__ТРЕБОВАНИЯ__.
Обновите отрывок из текста о кризисе будущего: перепишите всё от «Кризис будущего –» и вплоть до «испытала на себе.», поставив «жрецы» вместо «шаманы».

__ИСХОДНЫЙ ТЕКСТ__.
####

Кризис будущего – это обычно кризис связи с истоком. Обретенное будущее – возобновление связи, переживаемое как культурная константа. И за эту связь с праистоком обычно отвечают… шаманы, поэты, пророки. В разных культурах по-разному. Вот и сейчас в «Словаре» Седаковой нам предлагается обновить те понятия, которым вновь грозит истощение и лишение сил. Однако, как и любую модерную поэму, этот словарь надо уметь читать. А читать – значит отправлять себя в плавание, отдавать себя игре сил, не зная, что в итоге выйдет. Я предлагаю некоторые правила чтения – из тех, что испытала на себе.
В том возрасте, когда мы прозреваем в Именах образ непознаваемого, который сами же в них вложили, они по-прежнему означают для нас и реальное место, тем самым заставляя нас приравнять одно к другому, – и вот в каком-нибудь городе мы ищем душу, а ее там нет и быть не может, но мы уже бессильны изгнать ее из имени этого места…
Марсель Пруст. Сторона Германтов [2]
Скромная, простая задача: взять слова из серии «ложных друзей переводчика», те, что при чтении церковнославянского текста богослужения кажутся нам понятными. Современный читатель образован и самостоятелен, и с тем, что ему откровенно неясно, легко справится. Но вот вопрос – что ты можешь сам? Сам ты полезешь в словарь – за точно незнакомым словом. Точно незнакомое – это «знак» того, что может стать знакомым. Но гораздо труднее работать с заведомо «понятным»: нужна наука само-недоверия, экспертиза сомнения, прозревающая невозможность ухватить истину в первом слое. Читаешь поэтическую строку или назидательное изречение и понимаешь, что ты не знаешь и не чувствуешь слов, не понимаешь, куда смотреть, а тот странный эффект, то впечатление, которое эти строки уже оказывают на тебя, раскапывать придется, как Шлиману – Трою, на одной вере, что она там есть. В церковнославянском языке – как в хорошем детективе – сомнение ценно там, где все выглядит гладко. И любая ясность – только повод для поиска сокрытого.

####

__ФРАГМЕНТ ДАННЫХ__.
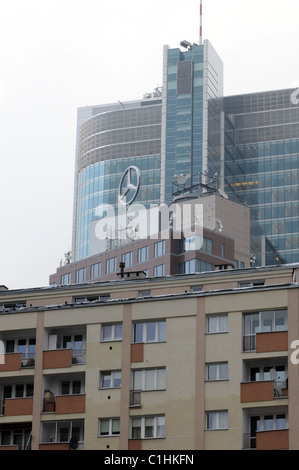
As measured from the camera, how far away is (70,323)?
2766 inches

####

__ОЖИДАЕМЫЙ ОТВЕТ__.
Кризис будущего – это обычно кризис связи с истоком. Обретенное будущее – возобновление связи, переживаемое как культурная константа. И за эту связь с праистоком обычно отвечают… жрецы, поэты, пророки. В разных культурах по-разному. Вот и сейчас в «Словаре» Седаковой нам предлагается обновить те понятия, которым вновь грозит истощение и лишение сил. Однако, как и любую модерную поэму, этот словарь надо уметь читать. А читать – значит отправлять себя в плавание, отдавать себя игре сил, не зная, что в итоге выйдет. Я предлагаю некоторые правила чтения – из тех, что испытала на себе.